Given problem =
Copy the passage from the text about The Fringe Arts pop-up store that runs from "That’s how I" to "than four months.".

Document text =
§ §

That’s how I met Chantal Louw and Thessa Bos, the collective and owners of The Fringe Arts. Their aim is to make art more accessible. And they do that with an art-store. A pop-up store to be exact. Pop-up is very common in other countries, but still new to South Africa.
The Fringe Arts offers excellent design and art and gets feedback like "This is better than the exhibition," and "The best selection of Cape Town art and design ever".
Both coming from the arts, Thessa used to be a commercial and cultural officer of the Netherlands consulate and art historian Chantal was in charge of the popular arts gallery João Ferreira in Cape Town, they both decided to give up secure jobs to follow a dream. After 1,5 years of brainstorming and concepting, they decided to be a mobile gallery. Mobile, pop-up, a store that moves around. The limit is to be at a spot for no longer than four months.
The Fringe Arts uses empty spaces, unused spaces and is also part of an exhibition if possible. The Fringe Arts pops up and wants to work against the frustration that art could seemingly be enjoyed by only a select few. Chantal and Thessa’s philosophy: bringing art to broader public.
A mishmash of creative output
The Spier Contemporary 2010 exhibition was a great opportunity and a great start. "This is exactly what we wanted," says Thessa Bos. The Fringe Arts is a store/gallery, a 100% local, with only South African design. Thessa says "We combine design with art. We work with people who really create something original". Furthermore she says, "With us you can buy an art piece for R2000, that’s an important aspect."

§ §

Entries shown =
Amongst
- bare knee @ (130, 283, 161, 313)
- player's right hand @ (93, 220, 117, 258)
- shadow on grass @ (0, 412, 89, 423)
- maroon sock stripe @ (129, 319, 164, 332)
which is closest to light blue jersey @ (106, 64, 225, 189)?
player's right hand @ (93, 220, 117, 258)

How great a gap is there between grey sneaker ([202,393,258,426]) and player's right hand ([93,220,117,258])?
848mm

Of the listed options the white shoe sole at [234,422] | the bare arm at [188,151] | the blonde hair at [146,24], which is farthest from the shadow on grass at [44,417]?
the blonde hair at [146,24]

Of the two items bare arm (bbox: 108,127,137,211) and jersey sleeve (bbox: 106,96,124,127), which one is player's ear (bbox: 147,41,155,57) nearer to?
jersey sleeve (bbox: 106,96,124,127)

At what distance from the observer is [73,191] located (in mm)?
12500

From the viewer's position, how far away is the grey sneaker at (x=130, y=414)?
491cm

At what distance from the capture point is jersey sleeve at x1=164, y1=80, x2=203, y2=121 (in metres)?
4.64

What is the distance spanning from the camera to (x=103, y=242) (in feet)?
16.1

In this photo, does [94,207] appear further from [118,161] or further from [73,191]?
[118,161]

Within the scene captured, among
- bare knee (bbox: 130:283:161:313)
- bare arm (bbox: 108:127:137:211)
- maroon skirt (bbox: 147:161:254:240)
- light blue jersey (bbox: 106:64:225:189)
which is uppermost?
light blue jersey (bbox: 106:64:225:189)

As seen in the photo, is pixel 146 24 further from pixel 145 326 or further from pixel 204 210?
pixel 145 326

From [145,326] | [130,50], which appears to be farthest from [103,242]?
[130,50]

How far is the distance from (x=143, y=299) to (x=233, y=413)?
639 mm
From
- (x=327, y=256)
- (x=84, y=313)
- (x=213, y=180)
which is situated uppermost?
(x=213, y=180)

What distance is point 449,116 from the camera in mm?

§ §

Complete output =
That’s how I met Chantal Louw and Thessa Bos, the collective and owners of The Fringe Arts. Their aim is to make art more accessible. And they do that with an art-store. A pop-up store to be exact. Pop-up is very common in other countries, but still new to South Africa.
The Fringe Arts offers excellent design and art and gets feedback like "This is better than the exhibition," and "The best selection of Cape Town art and design ever".
Both coming from the arts, Thessa used to be a commercial and cultural officer of the Netherlands consulate and art historian Chantal was in charge of the popular arts gallery João Ferreira in Cape Town, they both decided to give up secure jobs to follow a dream. After 1,5 years of brainstorming and concepting, they decided to be a mobile gallery. Mobile, pop-up, a store that moves around. The limit is to be at a spot for no longer than four months.